Leslie made three phone calls—one to another R-
3
, one to the chief resident, and the third to an airline—and called Kathleen back.
“I’m going to fly to Boston early tomorrow morning,” she told her.
“Thank you,” Kathleen whispered gratefully. She hadn’t expected it, but she wouldn’t protest. She needed help.
They didn’t say the words, but the emotion and tension in their voices articulated fear. Leslie wondered what Kathleen feared. Was it simply fear of losing Mark? Or was it the bone-chilling fear that Leslie felt? The fear that Mark was planning something more than quitting medicine.
She feared that he was carefully, meticulously planning to kill himself. The
best
planned suicide ever. Planned to look like an accident.
“What shall I tell Mark?” Kathleen asked helplessly. She couldn’t think of a plausible reason to explain Leslie’s sudden visit.

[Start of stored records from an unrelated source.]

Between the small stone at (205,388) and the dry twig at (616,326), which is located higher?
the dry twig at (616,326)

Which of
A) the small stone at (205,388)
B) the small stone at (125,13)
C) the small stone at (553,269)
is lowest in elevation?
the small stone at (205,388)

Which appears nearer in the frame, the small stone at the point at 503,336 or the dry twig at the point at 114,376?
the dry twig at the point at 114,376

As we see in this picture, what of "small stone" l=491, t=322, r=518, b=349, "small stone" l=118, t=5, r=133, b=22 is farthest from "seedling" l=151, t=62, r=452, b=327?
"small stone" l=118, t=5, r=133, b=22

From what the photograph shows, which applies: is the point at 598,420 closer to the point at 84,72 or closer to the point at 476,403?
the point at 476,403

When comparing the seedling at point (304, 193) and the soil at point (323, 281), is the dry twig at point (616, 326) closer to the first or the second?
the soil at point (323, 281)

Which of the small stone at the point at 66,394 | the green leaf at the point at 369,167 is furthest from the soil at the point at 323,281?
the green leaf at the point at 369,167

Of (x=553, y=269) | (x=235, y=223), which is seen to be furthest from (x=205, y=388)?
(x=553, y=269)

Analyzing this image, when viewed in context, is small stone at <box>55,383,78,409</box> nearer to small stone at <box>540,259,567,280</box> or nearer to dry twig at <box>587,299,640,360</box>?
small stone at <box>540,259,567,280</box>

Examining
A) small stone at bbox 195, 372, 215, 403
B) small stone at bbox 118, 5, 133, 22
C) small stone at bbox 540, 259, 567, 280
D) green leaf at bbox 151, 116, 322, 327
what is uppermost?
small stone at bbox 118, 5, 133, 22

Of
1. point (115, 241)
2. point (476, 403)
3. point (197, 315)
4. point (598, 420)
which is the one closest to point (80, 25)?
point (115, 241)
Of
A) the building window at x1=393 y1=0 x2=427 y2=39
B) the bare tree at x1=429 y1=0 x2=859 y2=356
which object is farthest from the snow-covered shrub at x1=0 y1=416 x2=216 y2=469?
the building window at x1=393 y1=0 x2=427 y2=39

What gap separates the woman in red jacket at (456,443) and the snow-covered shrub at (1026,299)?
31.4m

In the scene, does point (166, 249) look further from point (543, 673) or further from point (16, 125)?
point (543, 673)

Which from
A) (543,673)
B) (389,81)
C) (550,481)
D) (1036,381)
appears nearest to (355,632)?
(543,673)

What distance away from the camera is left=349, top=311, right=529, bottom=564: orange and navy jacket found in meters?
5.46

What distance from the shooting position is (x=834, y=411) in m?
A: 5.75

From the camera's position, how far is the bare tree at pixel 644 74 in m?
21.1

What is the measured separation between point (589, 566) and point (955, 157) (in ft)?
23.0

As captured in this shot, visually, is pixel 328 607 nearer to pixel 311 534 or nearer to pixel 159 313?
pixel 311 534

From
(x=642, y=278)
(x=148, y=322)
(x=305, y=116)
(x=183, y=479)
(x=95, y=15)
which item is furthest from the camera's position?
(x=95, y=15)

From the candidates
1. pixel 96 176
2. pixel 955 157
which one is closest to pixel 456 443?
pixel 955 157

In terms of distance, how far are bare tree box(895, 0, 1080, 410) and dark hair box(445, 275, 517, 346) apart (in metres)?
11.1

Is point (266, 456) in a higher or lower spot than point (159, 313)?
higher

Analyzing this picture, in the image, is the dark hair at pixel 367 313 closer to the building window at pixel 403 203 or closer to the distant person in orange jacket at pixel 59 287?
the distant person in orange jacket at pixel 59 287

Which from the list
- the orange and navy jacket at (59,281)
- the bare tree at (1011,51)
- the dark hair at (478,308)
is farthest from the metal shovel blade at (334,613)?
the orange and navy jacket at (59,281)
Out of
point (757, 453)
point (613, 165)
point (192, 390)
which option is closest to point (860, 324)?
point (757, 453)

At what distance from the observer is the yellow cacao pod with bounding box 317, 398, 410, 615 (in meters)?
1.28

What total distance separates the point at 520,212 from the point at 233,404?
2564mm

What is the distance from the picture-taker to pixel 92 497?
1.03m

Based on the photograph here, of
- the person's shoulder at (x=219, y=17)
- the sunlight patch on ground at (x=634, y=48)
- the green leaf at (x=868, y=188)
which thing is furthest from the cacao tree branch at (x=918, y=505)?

Leslie thought for a moment. Then she sighed.
“Tell him that I need to get out of San Francisco for a few days because I just broke up with Eric,” Leslie said slowly, with great effort. Her words made her ache deep inside, but her words were, simply, the truth.
“Thank you for coming to meet me,” Leslie said to a gaunt, strained Kathleen. Her healthy vivaciousness was gone. She looked sallow and weary. It wasn’t a change that had taken place overnight.
It represented weeks and weeks of constant worry and sleeplessness.
Mark must have noticed, Leslie thought. If he hadn’t, it was a grim barometer of his own internal turmoil.
“Thank you for coming, Leslie. I’m sorry about Eric.”
“So am I,” Leslie said with finality. She didn’t want to talk about it. She needed time, private, uncluttered time, to think about it. Since Kathleen’s call last night, her thoughts and her restless, tormented dreams had darted at random between Eric and Mark.
She had to focus on one at a time, and she had come to Boston because of Mark.
“We have a cab waiting. We had a lot of snow last night. I’m not comfortable driving in it,” Kathleen explained apologetically.
She is really defeated, Leslie thought. The Kathleen that Leslie had known was the Kathleen who had confidently found her way through the maze of tubes and lines and cords and amazed ICU nurses to be with Mark. The only Kathleen Leslie had ever seen was unafraid. She would have been unafraid of driving in the snow.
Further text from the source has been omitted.